> _WHAT YOU WILL DO_:
1. Edit the stretch of the golf course memoir from "There were no" through "Road in Hythe.", changing "bay horse" to "grey horse".
2. Answer the following from the golf course memoir.
(a) In what year was the author's house built?
(b) Who redesigned the golf course when it reopened in 1964?
(c) What was the Gardener paid for an eight-hour day?
SOURCE TEXT start
- Contributed by
- Kent Libraries- Shepway District
- People in story:
- Pamela Ellis
- Location of story:
- Article ID:
- Contributed on:
- 22 August 2003
The following is a memoir from Pamela Ellis. It was typed by Fiona McNeill of the Folkestone Heritage Team and added to the site with the author's permission. The author fully understands the site's terms and conditions.
Our house was built in the middle of a Golf Course in 1929, and permission had to be otained from the then Southern Railway who owned the land before we were able to build.
There were no mechanical aids in those days for maintaining the Fairways. Sheep grazed, and the groundsmen used long handled wide shovels to clear them. A great bay horse named Joey was used for work, and had leather overshoes so as not to mark the ground. Every green was mowed with a hand propelled machine, and after use was put onto a small two wheeled metal carrier and pushed to the next green.
In 1939 the golf course was closed and was not reopened until 1964, when it was redesigned by the late Henry Cotton.
During the 1930's we had a Cook-General who was paid £1.00 a week, she did however live in, and our Gardener came for an eight hour day for 10 shillings. Before coming to us he had already worked for an hour in the nurseries of a firm called 'Duruz and Sons', a Swiss family concern in the Seabrook Road in Hythe.
SOURCE TEXT end
PROVIDED DATA start
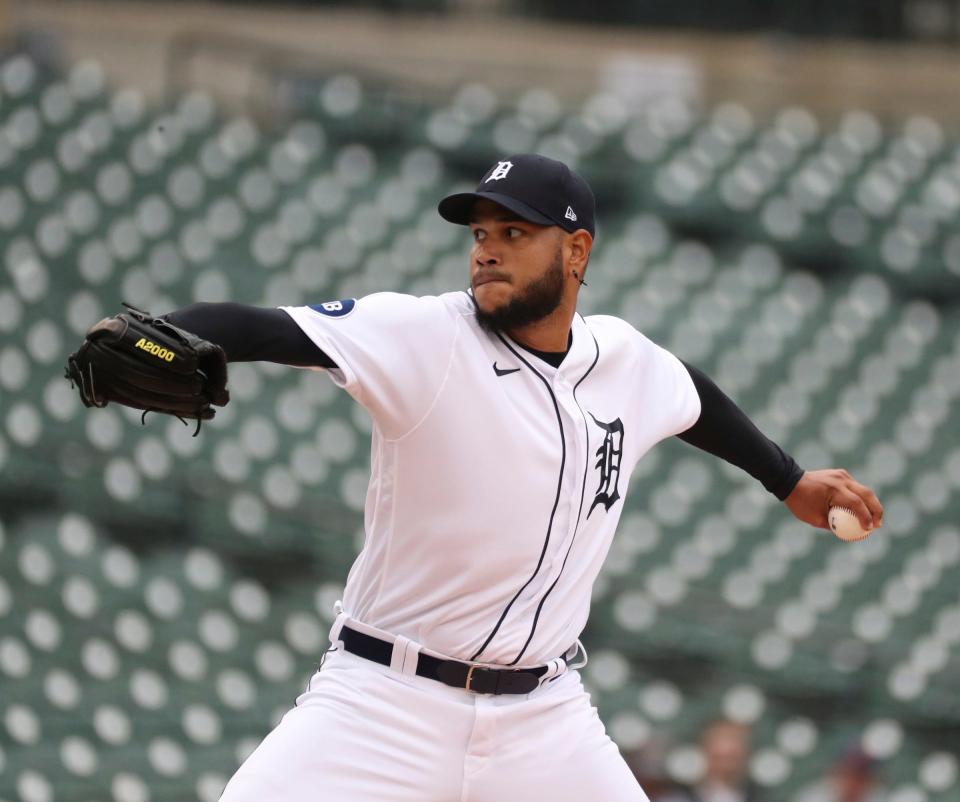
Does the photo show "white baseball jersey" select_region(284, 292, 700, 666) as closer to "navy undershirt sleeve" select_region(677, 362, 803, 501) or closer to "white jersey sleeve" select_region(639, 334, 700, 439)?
"white jersey sleeve" select_region(639, 334, 700, 439)

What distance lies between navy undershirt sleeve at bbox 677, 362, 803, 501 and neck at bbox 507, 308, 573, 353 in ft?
1.29

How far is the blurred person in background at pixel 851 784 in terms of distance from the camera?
5.46 metres

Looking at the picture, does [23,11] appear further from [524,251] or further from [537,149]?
[524,251]

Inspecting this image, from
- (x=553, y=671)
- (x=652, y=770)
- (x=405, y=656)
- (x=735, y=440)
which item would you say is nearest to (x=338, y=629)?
(x=405, y=656)

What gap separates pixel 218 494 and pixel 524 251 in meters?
3.86

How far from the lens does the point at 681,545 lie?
6770mm

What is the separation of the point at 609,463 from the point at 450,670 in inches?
19.3

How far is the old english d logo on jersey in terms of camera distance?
8.83 ft

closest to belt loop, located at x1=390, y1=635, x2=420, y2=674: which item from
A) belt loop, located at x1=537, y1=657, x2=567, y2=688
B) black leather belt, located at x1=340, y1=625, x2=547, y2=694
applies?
black leather belt, located at x1=340, y1=625, x2=547, y2=694

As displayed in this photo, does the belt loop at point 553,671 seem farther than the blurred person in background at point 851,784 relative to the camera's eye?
No

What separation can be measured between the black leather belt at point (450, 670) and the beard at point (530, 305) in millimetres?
586

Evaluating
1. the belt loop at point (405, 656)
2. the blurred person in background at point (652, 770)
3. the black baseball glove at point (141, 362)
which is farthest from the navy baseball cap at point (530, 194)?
the blurred person in background at point (652, 770)

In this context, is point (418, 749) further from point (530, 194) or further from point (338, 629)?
point (530, 194)

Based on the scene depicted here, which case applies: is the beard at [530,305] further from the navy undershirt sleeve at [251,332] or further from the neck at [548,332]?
the navy undershirt sleeve at [251,332]
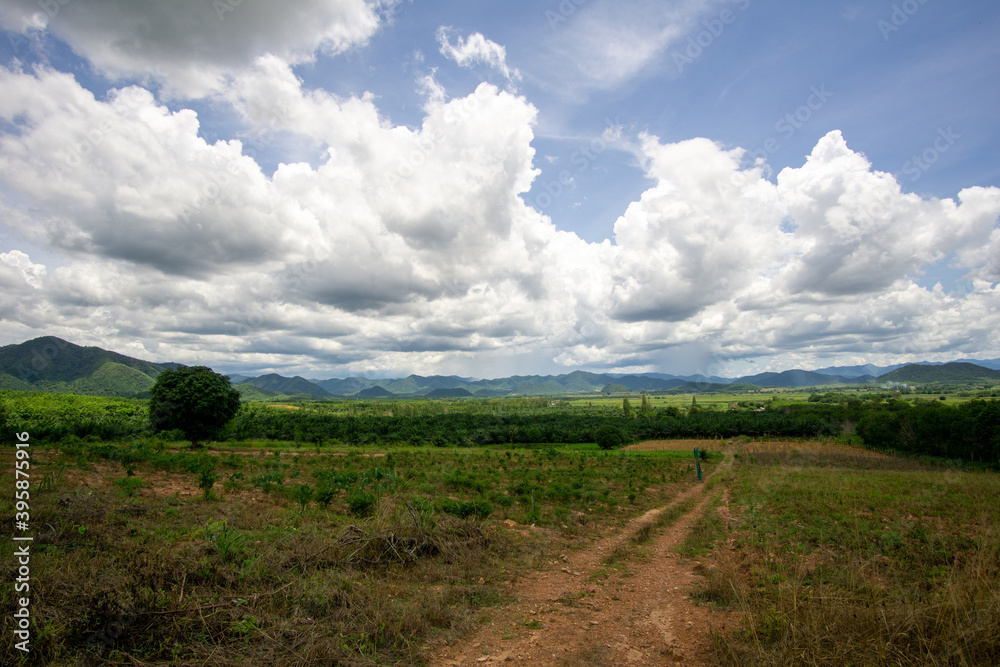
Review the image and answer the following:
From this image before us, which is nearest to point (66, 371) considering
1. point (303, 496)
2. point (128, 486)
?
point (128, 486)

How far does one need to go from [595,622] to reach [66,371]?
15660cm

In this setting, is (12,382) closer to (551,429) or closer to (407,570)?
(551,429)

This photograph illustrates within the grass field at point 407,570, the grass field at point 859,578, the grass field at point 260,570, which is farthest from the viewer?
the grass field at point 260,570

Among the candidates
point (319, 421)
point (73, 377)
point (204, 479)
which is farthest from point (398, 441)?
point (73, 377)

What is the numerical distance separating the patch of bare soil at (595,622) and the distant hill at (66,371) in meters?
107

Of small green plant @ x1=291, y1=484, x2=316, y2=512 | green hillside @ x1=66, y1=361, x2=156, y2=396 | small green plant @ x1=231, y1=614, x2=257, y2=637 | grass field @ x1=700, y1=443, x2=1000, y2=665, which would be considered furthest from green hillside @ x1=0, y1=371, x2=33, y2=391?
grass field @ x1=700, y1=443, x2=1000, y2=665

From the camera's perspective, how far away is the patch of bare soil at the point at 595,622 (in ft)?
19.2

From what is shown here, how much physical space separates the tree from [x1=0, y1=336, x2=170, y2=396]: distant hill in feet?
225

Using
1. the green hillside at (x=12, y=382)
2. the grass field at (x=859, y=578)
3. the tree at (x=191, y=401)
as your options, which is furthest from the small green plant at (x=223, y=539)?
the green hillside at (x=12, y=382)

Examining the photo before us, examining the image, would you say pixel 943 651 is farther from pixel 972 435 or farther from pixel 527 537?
pixel 972 435

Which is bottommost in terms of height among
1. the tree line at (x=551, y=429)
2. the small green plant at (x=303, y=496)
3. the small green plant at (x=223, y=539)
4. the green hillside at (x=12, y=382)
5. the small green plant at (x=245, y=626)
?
the tree line at (x=551, y=429)

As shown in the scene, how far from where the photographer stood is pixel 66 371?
368 ft

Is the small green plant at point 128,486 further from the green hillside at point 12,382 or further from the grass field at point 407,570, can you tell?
the green hillside at point 12,382

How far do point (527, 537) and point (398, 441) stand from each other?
1787 inches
PROVIDED DATA end
> _WRITTEN RESPONSES_:
1.
There were no mechanical aids in those days for maintaining the Fairways. Sheep grazed, and the groundsmen used long handled wide shovels to clear them. A great grey horse named Joey was used for work, and had leather overshoes so as not to mark the ground. Every green was mowed with a hand propelled machine, and after use was put onto a small two wheeled metal carrier and pushed to the next green.
In 1939 the golf course was closed and was not reopened until 1964, when it was redesigned by the late Henry Cotton.
During the 1930's we had a Cook-General who was paid £1.00 a week, she did however live in, and our Gardener came for an eight hour day for 10 shillings. Before coming to us he had already worked for an hour in the nurseries of a firm called 'Duruz and Sons', a Swiss family concern in the Seabrook Road in Hythe.

2.
(a) 1929
(b) The late Henry Cotton
(c) 10 shillings